Ms. Brown, 22, helped sell copies from a tiny table that was swarmed by guests sipping watermelon mimosas.
“When I was a kid, my father’s apartment was on Prince Street and Gitane was his spot, so I grew up here,” she said. “At 17, I begged Luc to let me start working here, mostly because I wanted to wear the green dress.”
It was during her time at Bennington, she said, that she became an intern to the writer Jia Tolentino, who fostered a love for the craft of interviewing. When she started a project on Cafe Gitane, she sent Ms. Tolentino the first 40 or so pages of what she thought might be a feature article for a newspaper or a magazine.
“She was like, ‘This isn’t an article. It could be a book,’” Ms. Brown recalled. “Things went from there.”
As Mr. Brown interviewed more than 30 subjects, she grew accustomed to hearing lamentations about a vanished NoLIta.
“Lots of people I interviewed talked to me about this beautiful pre-internet downtown Manhattan, and how genuine it was, and how they don’t recognize it anymore,” she said. “I’m sure there’s truth to that, and everyone loves the New York that they got, but I think that’s a sad perspective. I don’t think it’s gone. New York just evolves.”
“I’ve started bringing my friends from Bennington here and we’re making it our own spot now,” she said. “If Gitane isn’t as well known as Fanelli’s, that might have to do with changes in how people go out. I think in the early aughts people were eating more.
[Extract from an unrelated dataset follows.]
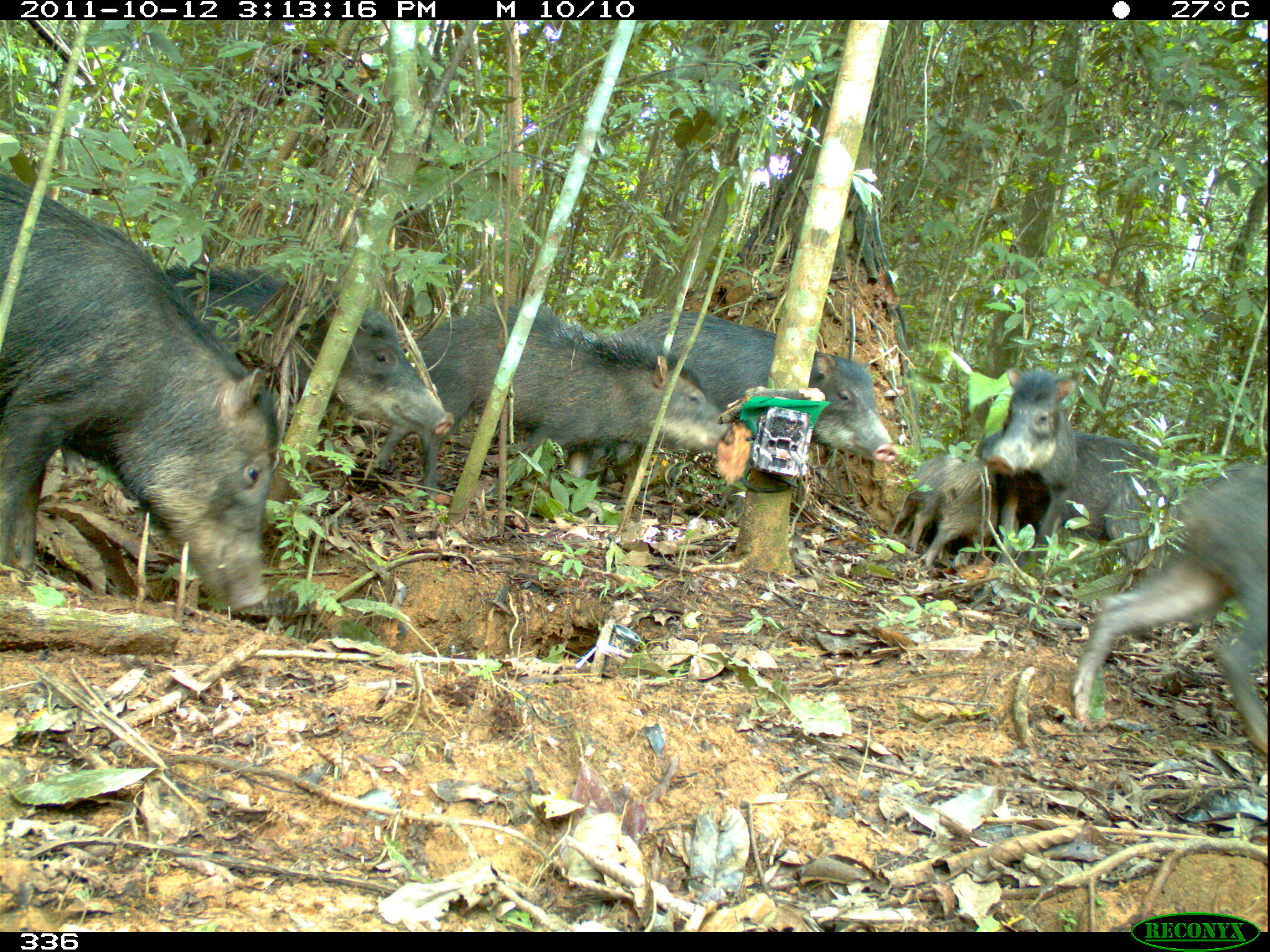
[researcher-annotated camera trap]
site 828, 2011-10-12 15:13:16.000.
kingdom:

Gitane has always been more of a day hang and lunch spot.”
The tiny cafe filled with downtown characters like Zac Bahaj, who runs the scene-y French bistro Lucien, which his father opened in 1998; Sarah McNally, the owner of McNally Jackson bookstores; and James Jebbia, the founder of Supreme.
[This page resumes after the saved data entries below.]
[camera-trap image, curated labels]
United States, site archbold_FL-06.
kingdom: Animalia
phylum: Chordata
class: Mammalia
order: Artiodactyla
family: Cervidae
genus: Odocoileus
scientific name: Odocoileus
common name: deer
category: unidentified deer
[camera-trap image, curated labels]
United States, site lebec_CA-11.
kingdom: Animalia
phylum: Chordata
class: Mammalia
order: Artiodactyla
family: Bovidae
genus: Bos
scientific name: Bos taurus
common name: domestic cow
Mr. Jebbia’s wife, Bianca Jebbia, remembered Gitane’s arrival onto the scene.
“You could feel intimidated by the waitresses, who were always drop-dead gorgeous,” she said. “You didn’t want to get turned down if you couldn’t get a table or reservation.”
“I miss the downtown spots that closed, like Lucky Strike and Pravda, but Gitane is still here, and it has weathered the storms of change in New York,” she continued. “Coming here is like putting on a warm and cozy coat, like a Levi’s jacket full of holes I’m never getting rid of.”
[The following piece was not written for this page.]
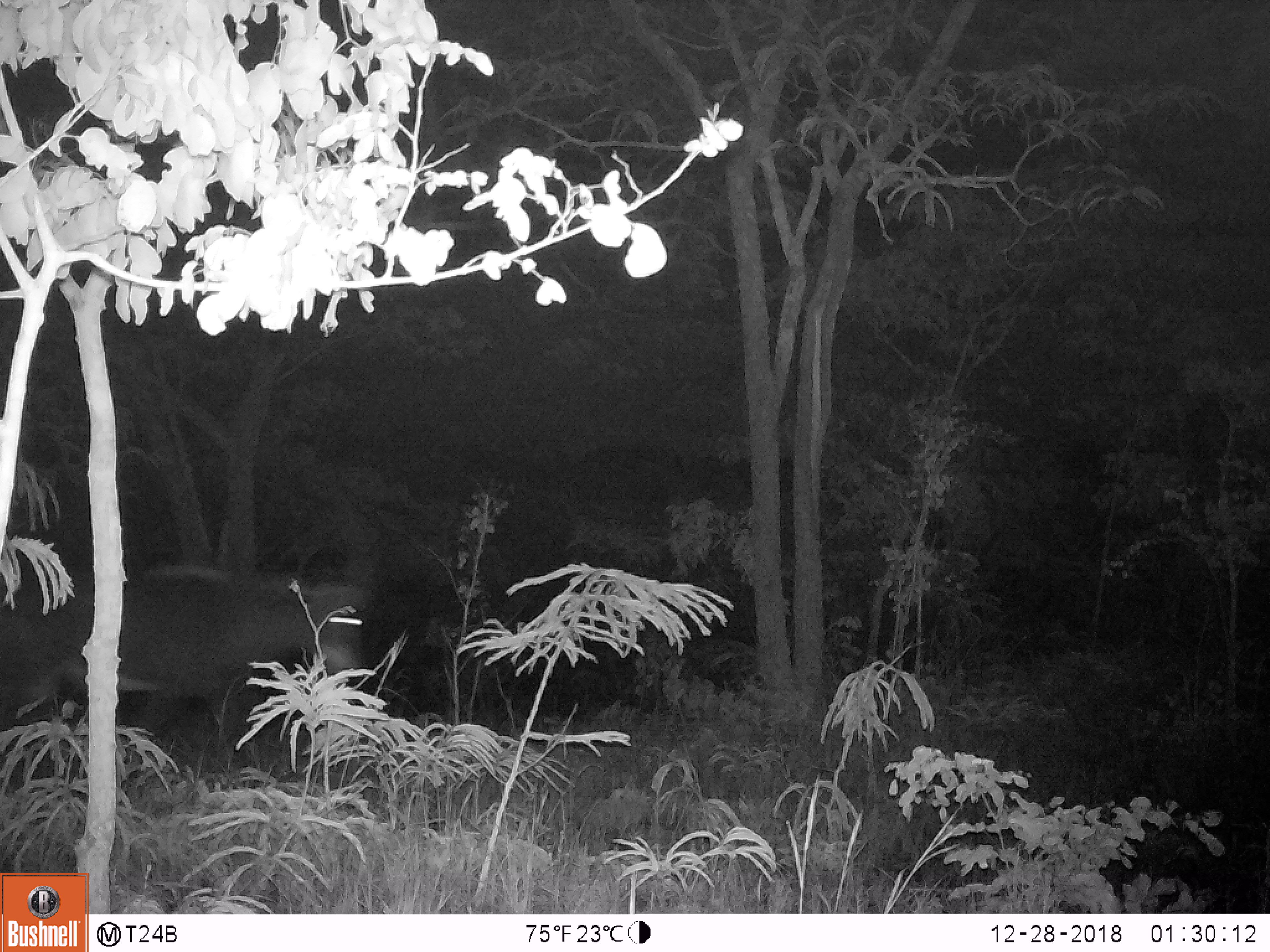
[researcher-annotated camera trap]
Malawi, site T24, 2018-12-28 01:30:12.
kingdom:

Ms. McNally, who is also the publisher of McNally Editions, opened the first of her independent bookstores on Prince Street in 2004. She recalled Gitane’s predigital mystique.
“NoLIta was impossibly cool back then, all my coolest customers went to Gitane, and at first I was even a little nervous to enter,” she said. “So many of the downtown places everyone used to go to, now you’ve got to wait an hour and a half to get into them, because they’ve been totally colonized by social media. Gitane still has some of the privacy it always had.”
As the night waned, hordes of Ms. Brown’s young friends began to mob Cafe Gitane’s sidewalk. They leaned up against the Citi Bike stand just outside, resting their Modelo beers on bicycle baskets as they held court. They sat at the little blue tables in the cold while they rolled cigarettes.
Among them was the writer Fiona Alison Duncan and the artist Matt Hilvers. They considered Gitane’s position in the current downtown power rankings alongside haunts like Emilio’s Ballato and Fanelli’s, which have surged in popularity as Instagram hot spots.
“I think Gitane’s star eventually faded as a kind of trendy thing, but now there’s a new generation coming here because of Isobel,” Ms. Duncan said. “If Gitane has become a little under the radar, that just means it’s ripe again.”
“People have been saying New York was always once better for the past century,” Mr. Hilvers groused. “Is Gitane the last spot that doesn’t have a TikTok? If so, that makes it the best one. I don’t even go to Ballato’s or Fanelli’s anymore. They’ve become too busy and popular.”
Hanging out with his friends at one of the little blue tables was Kal Kapur, 26, who had a gold tooth and wore a black Margiela beanie. As he saw it, Cafe Gitane was anything but a 1990s downtown time capsule: It was a new contender for the top spot.
“Fanelli’s used to be the fly place, but now I can feel this is becoming the fly spot,” he said. “Gitane is the new Fanelli’s.”